_What to produce_.
Once the images are set aside, output the listing exactly as it stands.

__________________________________________________

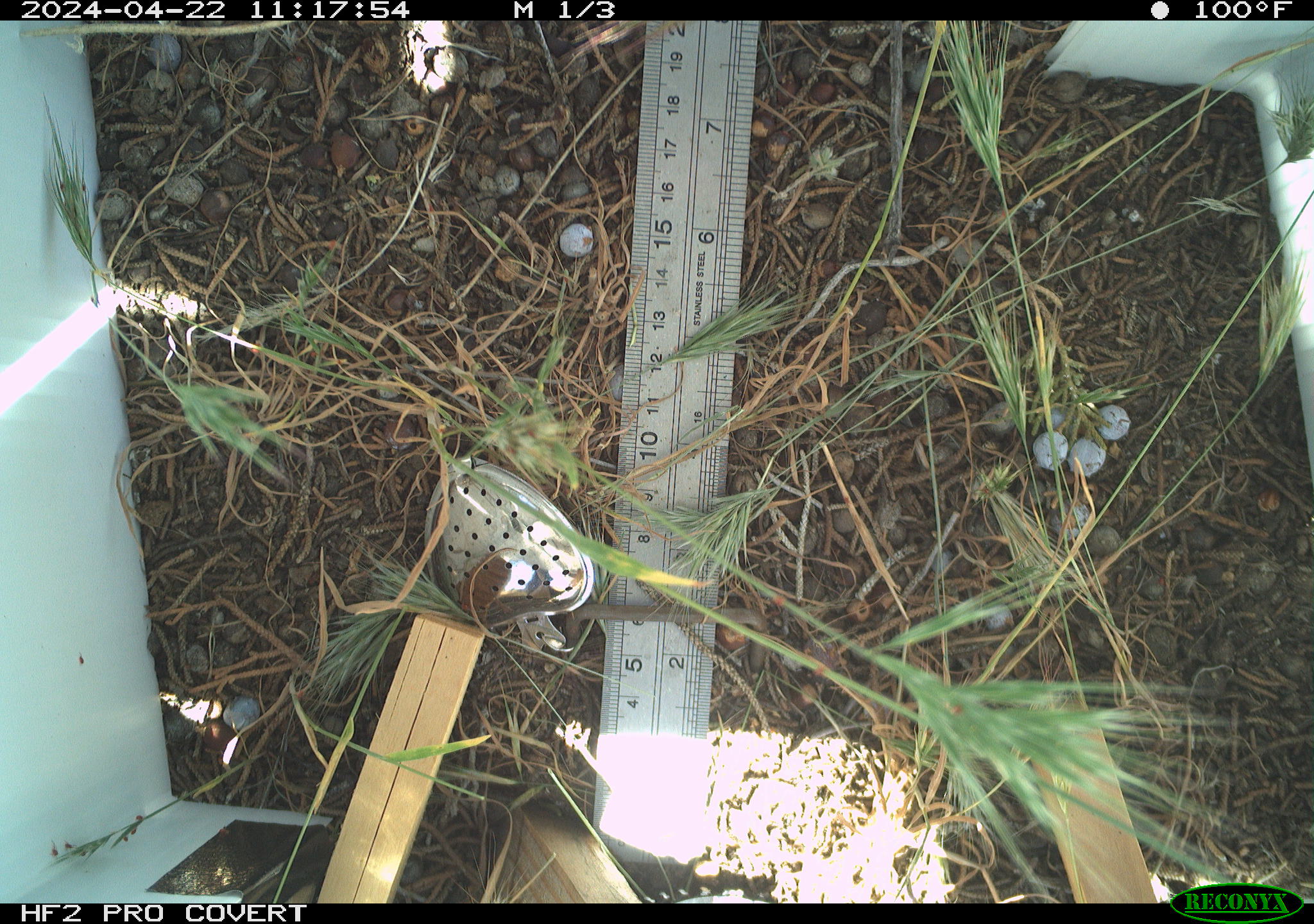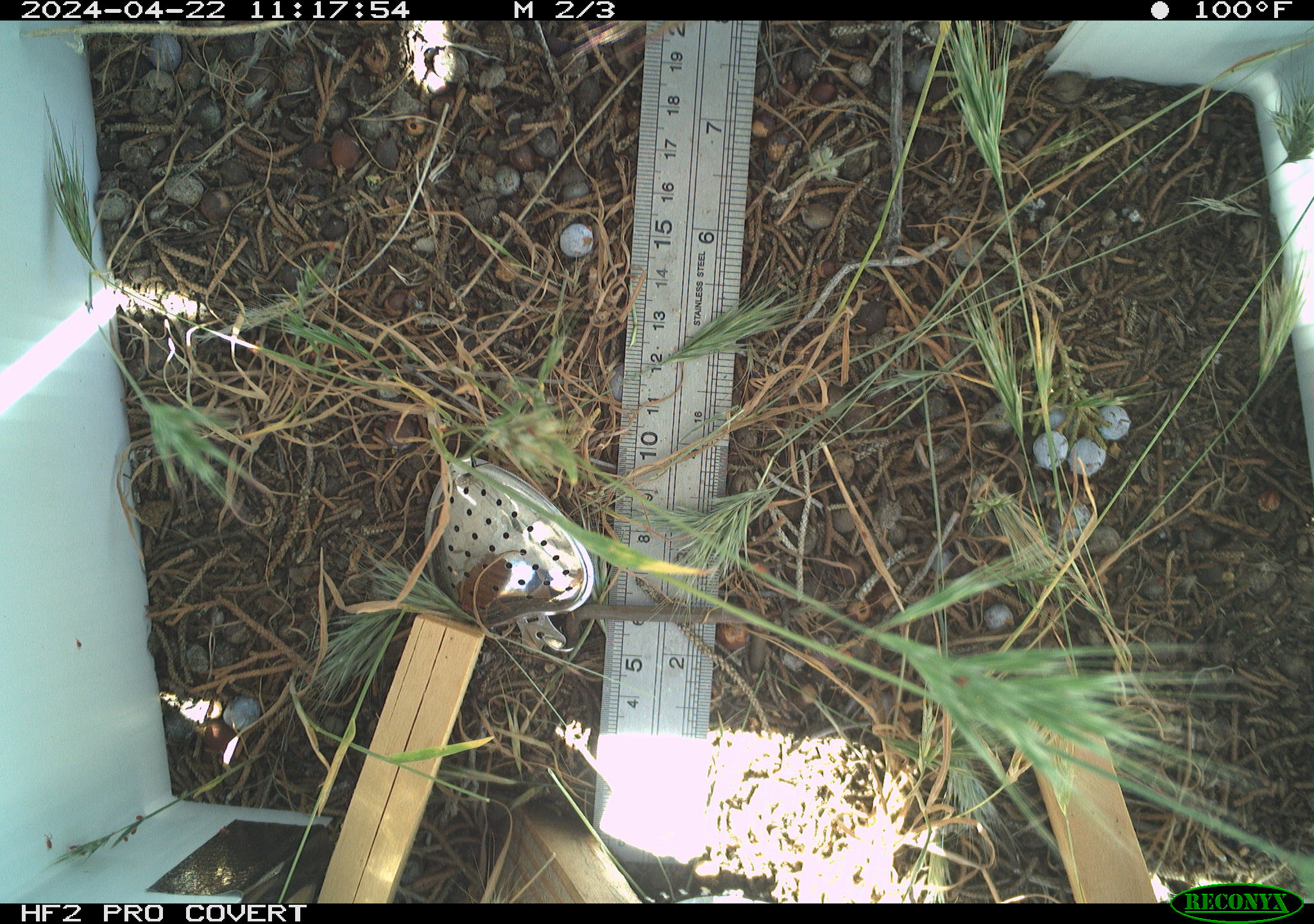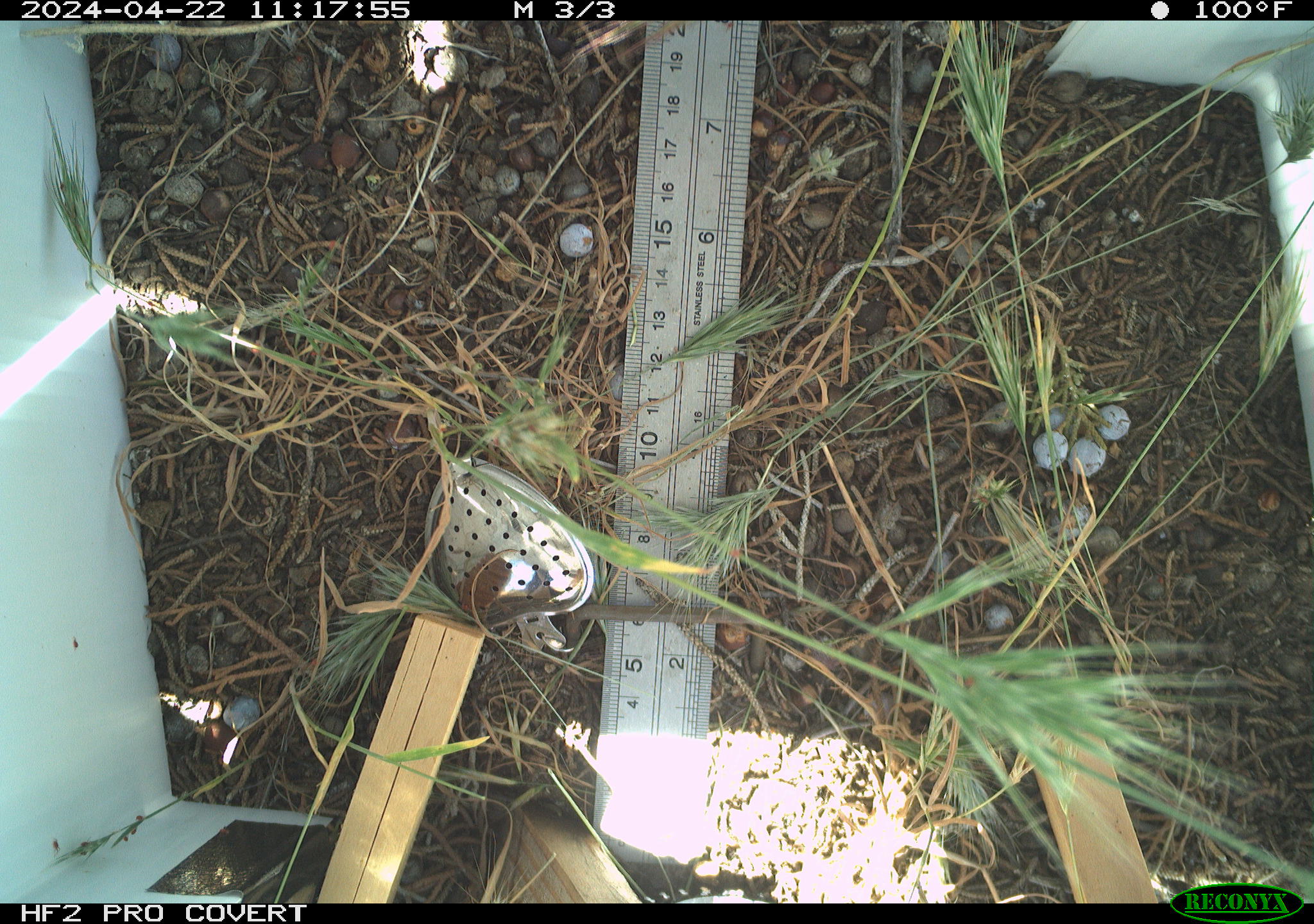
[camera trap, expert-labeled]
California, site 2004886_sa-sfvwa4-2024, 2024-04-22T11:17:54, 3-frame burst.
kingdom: Animalia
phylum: Arthropoda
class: Insecta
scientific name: Insecta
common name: insect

__________________________________________________

_Solution to this problem_.
[camera trap, expert-labeled]
California, site 2004886_sa-sfvwa4-2024, 2024-04-22T11:17:54, 3-frame burst.
kingdom: Animalia
phylum: Arthropoda
class: Insecta
scientific name: Insecta
common name: insect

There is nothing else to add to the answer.